> Exercise goal: Set down exactly each line of the entries below, beginning at the one that contains "Given this setup, evaluate" and ending at the last, and no others.

Dataset entries
◆ ◆ ◆

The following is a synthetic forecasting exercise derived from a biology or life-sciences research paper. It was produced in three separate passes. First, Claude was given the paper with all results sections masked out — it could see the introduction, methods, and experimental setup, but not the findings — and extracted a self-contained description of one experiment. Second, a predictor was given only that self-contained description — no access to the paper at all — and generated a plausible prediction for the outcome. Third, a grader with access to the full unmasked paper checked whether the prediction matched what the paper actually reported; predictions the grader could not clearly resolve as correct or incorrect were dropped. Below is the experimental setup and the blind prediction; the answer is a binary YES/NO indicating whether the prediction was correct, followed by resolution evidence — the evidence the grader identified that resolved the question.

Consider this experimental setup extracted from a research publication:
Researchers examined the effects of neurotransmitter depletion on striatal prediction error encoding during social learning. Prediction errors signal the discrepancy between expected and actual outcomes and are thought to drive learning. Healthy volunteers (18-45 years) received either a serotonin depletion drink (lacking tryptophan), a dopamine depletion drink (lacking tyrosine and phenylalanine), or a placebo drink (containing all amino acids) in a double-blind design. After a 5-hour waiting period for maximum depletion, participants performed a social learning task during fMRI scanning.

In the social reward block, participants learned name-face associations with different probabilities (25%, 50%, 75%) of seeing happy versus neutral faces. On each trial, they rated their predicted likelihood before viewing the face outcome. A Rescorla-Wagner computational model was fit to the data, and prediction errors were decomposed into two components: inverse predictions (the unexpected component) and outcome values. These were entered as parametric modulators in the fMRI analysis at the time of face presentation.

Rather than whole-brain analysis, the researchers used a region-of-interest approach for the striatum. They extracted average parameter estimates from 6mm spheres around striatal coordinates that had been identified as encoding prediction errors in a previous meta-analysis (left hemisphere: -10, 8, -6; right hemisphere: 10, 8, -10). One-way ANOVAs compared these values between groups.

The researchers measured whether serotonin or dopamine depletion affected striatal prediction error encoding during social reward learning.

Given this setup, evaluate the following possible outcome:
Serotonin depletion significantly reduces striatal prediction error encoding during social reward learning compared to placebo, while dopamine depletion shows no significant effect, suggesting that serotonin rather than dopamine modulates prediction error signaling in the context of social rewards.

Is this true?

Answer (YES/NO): NO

◆ ◆ ◆

> Exercise answer:
Given this setup, evaluate the following possible outcome:
Serotonin depletion significantly reduces striatal prediction error encoding during social reward learning compared to placebo, while dopamine depletion shows no significant effect, suggesting that serotonin rather than dopamine modulates prediction error signaling in the context of social rewards.

Is this true?

Answer (YES/NO): NO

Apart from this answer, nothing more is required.